# TASK BRIEF
Swap "grass patch" for "lawn" in the rows starting at the line that contains "Is building window" and running through the last row, leaving everything else unchanged. Give back only those rows, without the pictures.

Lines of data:
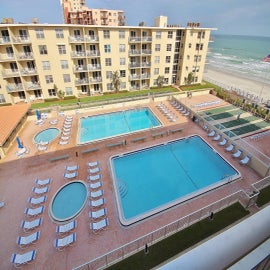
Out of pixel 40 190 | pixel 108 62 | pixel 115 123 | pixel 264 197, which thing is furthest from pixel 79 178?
pixel 108 62

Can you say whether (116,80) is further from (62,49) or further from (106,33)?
(62,49)

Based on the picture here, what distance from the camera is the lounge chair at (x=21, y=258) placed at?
9742 millimetres

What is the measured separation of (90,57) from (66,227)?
90.6 feet

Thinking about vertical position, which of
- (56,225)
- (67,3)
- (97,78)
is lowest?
(56,225)

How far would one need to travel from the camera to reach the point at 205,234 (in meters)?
11.0

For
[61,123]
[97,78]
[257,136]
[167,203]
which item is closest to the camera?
[167,203]

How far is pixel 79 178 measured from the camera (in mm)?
15609

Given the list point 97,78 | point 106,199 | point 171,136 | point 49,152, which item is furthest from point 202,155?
point 97,78

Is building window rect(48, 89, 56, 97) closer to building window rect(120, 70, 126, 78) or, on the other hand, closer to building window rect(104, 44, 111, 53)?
building window rect(104, 44, 111, 53)

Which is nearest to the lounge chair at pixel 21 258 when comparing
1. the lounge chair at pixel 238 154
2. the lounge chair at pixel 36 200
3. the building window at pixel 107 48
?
the lounge chair at pixel 36 200

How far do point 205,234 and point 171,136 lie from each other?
11905 millimetres

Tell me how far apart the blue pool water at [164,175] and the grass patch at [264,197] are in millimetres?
2207

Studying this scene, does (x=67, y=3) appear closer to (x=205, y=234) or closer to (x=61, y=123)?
(x=61, y=123)

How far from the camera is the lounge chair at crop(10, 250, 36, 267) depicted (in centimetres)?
974
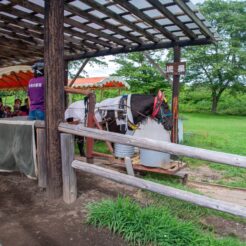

# OUTPUT OF THE EXERCISE
Is building window rect(48, 89, 56, 97) closer to building window rect(120, 70, 126, 78) or, on the other hand, closer to building window rect(104, 44, 111, 53)?
building window rect(104, 44, 111, 53)

Which is nearest to the lounge chair at pixel 21 258 when comparing
1. the lounge chair at pixel 238 154
2. the lounge chair at pixel 36 200
3. the building window at pixel 107 48
?
the lounge chair at pixel 36 200

How far do point 205,234 and point 171,136 lie from each other?
11905 millimetres

Tell me how far apart the blue pool water at [164,175] and the lawn at [264,197] are in millimetres?
2207

Studying this scene, does (x=67, y=3) appear closer to (x=205, y=234) or closer to (x=61, y=123)?
(x=61, y=123)

How far from the camera is the lounge chair at crop(10, 250, 36, 267) depicted (in centimetres)?
974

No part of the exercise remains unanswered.